Approach

The University of Toronto Policy on Information Security and the Protection of Digital Assets was adopted as measure to protect the privacy, confidentiality, integrity, and availability of Digital Assets, including information systems that store, process or transmit data. It defines guidelines as best practises and approaches to protecting Digital Assets.

The guidelines in these pages are developed to protect digital assests managed by the Information Technology Systems department at the University of Toronto. Others departments within the University are free to use them.

There are guidelines for six control areas in the security zone.  They are as follows:

Identifier Control Area
ICP Information Classification and Protection
APS Application Security
IAM Identity and Access Management
OPS Operational Security
IFS Infrastructure Security
CRP Cryptography

 

Within each guideline is a collection of recommended security controls, each uniquely identified. Each security control is assigned a control rating for each classification of data, illustrating whether the control is appropriate. The classification of data is provided in more detail in the Information Classification and Protection guideline, but a summary is provided in the table below.

Classification Definition
Restricted Data should be classified as Restricted when the unauthorized disclosure, alteration or destruction of that data could cause a significant level of risk to the University, its stakeholders or its affiliates. In some cases, unauthorized disclosure or loss of this data would require the University to notify the affected individual and provincial authorities. The University would have a contractual, legal, or regulatory obligation to safeguard this data in the most stringent manner; examples are data protected by PHIPA or by PCI-DSS, SIN numbers.
Confidential Data should be classified as Confidential when the unauthorized disclosure, alteration or destruction of that data could adversely affect individuals, the business of the University or its affiliates. Confidential data includes data protected by provincial or federal privacy regulations, as well as for example data protected by confidentiality agreements.
Public Data should be classified as Public when the unauthorized disclosure, alteration or destruction of that data would results in little or no risk to the University and its affiliates.
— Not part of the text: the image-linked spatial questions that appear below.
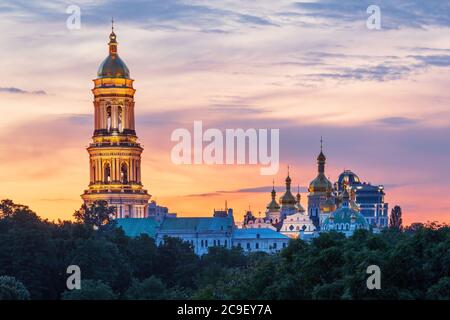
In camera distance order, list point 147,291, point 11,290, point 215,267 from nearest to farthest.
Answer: point 11,290, point 147,291, point 215,267

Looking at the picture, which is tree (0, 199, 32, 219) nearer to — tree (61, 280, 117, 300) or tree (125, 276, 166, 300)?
tree (125, 276, 166, 300)

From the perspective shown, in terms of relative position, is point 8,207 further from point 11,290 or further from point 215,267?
point 11,290

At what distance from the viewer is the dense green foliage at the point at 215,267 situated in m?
65.3

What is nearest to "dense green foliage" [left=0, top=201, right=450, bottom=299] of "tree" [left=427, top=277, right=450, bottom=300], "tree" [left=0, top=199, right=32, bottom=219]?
"tree" [left=427, top=277, right=450, bottom=300]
Examples of Public data include press releases, course information and research publications. While little or no controls are required to protect the confidentiality of Public data, some level of control is required to prevent unauthorized modification or destruction of Public data.

 

The control ratings are defined as follows.

Control Rating Definition
Optional The security control is optional for the designated classification of data. This does not imply that the control should not be implemented. Business units that would like to go above and beyond baseline requirements are encouraged to evaluate all controls for appropriateness.
Recommended The security control is recommended for the designated classification of data but is not required due to limitations in available technology or because the control could potentially place an undue burden on a business unit to implement. Business units should document their justification for not implementing a ‘Recommended’ security control and whether or not a compensating control has been implemented.
Required The security control is required for the designated classification of data. In situations where a ‘Required’ security control cannot be implemented, the Procedure for Policy Exception Handling should be followed. This process allows for a more formalized tracking and approval of security risks across the University.

The guidelines reflects a common set of controls that are appropriate across ITS. It is important to note that additional or more specific security controls may be required based on individual business requirements (e.g. contractual and/or regulatory obligations). Many Industry business practices and regulatory requirements have been considered in the development of the guidelines; however, it may not be comprehensive in certain situations. Business units using these guidelinesshould consider mapping contractual and/or regulatory obligations to the guideline to ensure there are no gaps in their own controls.